* **Dataset entries**
• • •

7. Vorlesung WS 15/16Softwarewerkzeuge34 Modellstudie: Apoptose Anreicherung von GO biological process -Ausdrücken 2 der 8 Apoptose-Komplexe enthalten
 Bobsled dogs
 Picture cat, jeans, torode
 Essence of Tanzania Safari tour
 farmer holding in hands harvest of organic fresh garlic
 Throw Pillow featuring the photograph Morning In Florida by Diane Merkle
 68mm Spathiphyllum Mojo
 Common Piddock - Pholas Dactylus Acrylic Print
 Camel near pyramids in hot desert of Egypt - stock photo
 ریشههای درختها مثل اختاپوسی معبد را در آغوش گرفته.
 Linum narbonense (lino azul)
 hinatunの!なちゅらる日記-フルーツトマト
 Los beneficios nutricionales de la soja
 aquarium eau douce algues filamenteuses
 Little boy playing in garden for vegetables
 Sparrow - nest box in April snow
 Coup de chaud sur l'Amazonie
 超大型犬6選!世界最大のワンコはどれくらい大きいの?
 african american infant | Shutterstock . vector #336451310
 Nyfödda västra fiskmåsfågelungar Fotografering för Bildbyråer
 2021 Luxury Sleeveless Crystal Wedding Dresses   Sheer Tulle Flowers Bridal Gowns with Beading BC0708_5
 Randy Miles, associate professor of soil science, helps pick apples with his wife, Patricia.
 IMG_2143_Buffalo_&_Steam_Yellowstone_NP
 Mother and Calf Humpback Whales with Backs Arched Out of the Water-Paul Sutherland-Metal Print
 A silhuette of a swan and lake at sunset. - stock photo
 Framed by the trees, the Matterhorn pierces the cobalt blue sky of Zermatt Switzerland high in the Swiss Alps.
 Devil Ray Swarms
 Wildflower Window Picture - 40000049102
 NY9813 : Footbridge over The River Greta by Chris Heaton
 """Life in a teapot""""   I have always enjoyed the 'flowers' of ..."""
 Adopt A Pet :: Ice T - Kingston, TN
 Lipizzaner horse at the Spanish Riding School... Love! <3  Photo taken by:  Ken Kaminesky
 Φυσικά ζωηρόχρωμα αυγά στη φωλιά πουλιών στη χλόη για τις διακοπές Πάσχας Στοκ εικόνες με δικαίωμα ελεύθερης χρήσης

• • •

* **Problem requirements**
Reproduce exactly, please, only the lines from the start of the data above to the line that contains "Essence of Tanzania Safari tour", with both ends kept.

* **Solution to this exercise**
7. Vorlesung WS 15/16Softwarewerkzeuge34 Modellstudie: Apoptose Anreicherung von GO biological process -Ausdrücken 2 der 8 Apoptose-Komplexe enthalten
 Bobsled dogs
 Picture cat, jeans, torode
 Essence of Tanzania Safari tour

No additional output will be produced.